Understand the threat of disruption…
Erixon and Weigel identify a number of factors which they believe are currently inhibiting innovation:
- “Gray Capital”: the impact of the desire of pension funds and institutional investors for predictability, which acts to slow change;
- Managerialism: which describes the way corporate bureaucracy and planning processes work to ensure stability and hence work against innovation;
- Globalisation: acting to strengthen the power of incumbents both in end user markets and throughout value chains; and
- Regulation: which increasingly works to reduce market dynamism, making it hard for new firms to enter markets.
While my view is that the authors stretch some of these points a little too far, the analysis provides a guide to factors that are influencing the rate of innovation in different sectors, and slowing the overall pace of change. Companies with a strong market position in sectors in which one or more of the inhibitors are present, may well have more time before the threat of disruption materialises. Certainly all decisions need to be based on tailored industry, and possibly even geographic, market analysis.
…and disrupt when you have to.
The imperative to disrupt and especially to self-disrupt, is neither as certain nor as urgent as it might at first seem. It certainly varies by industry, and businesses should assess their industry structure and look for the presence of the inhibitors to innovation outlined above.
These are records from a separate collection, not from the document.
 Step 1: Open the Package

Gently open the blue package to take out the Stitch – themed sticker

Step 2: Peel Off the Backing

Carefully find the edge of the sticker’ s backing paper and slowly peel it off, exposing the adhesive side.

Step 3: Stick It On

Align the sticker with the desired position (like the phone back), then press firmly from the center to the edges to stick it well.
Companies in relatively concentrated sectors, especially ones in which regulation shapes the market, may well find they are more protected from disruption than firms in other sectors. Making the move to disrupt the market in these cases could well destroy the value that could be generated by a more gradual approach. I remember from my time working in the telecommunications sector, that in markets dominated by four or five firms, being the follower in innovation terms was usually the strategy that paid off.
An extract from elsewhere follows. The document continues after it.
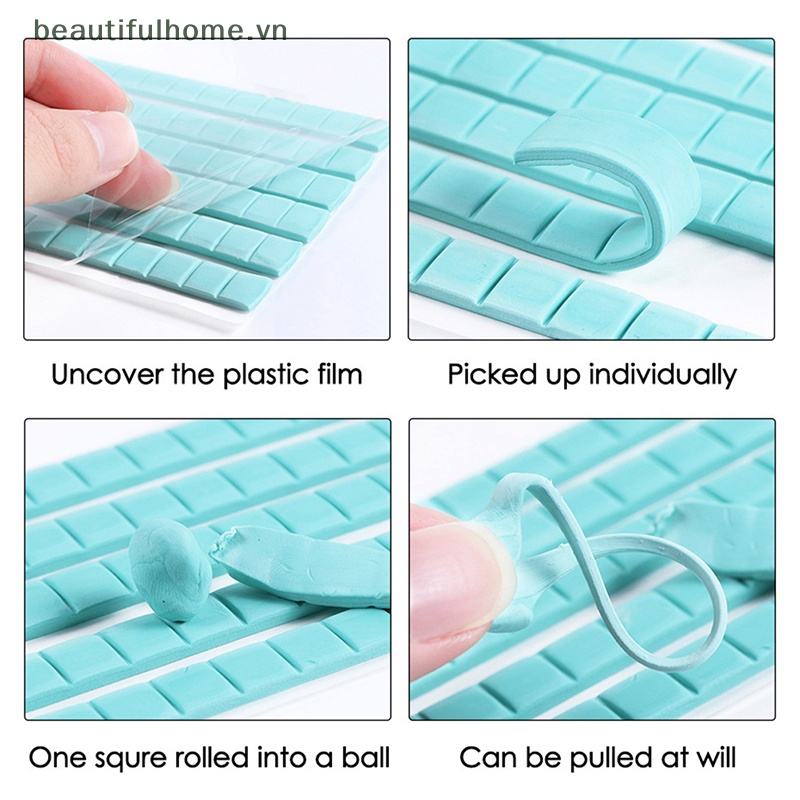 beautifulhome.vn

Uncover the plastic film

Picked up individually

One squre rolled into a ball

Can be pulled at will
By contrast, fragmented sectors such as hotels and taxis provide examples of how disruption can take hold. Although even in some of these sectors, the presence of regulatory barriers provides larger firms with some protection.
Companies in sectors that are exposed to disruption by start-ups will need to move faster and potentially disrupt themselves before others do so. By contrast in more concentrated markets, disruption by incumbents may not be the value maximising strategy, a managed approach may be more lucrative. Experience to date suggests the key task is to define the approach for dealing with legacy assets and resources – these are the potential sources of weakness compared to the cleaner business models typically developed by new entrants. As an example, think of a high street retailer with an expensive store estate and large workforce competing with an online provider.
Disruption is in vogue, and the message seems to be that there is no alternative and hesitation is not an option. This is not universally the case – decisions should be made based on rigorous analysis as it is possible that a more gradual approach may be more beneficial for many companies. It is important to do the work now to ensure the business is prepared when disruption does materialise.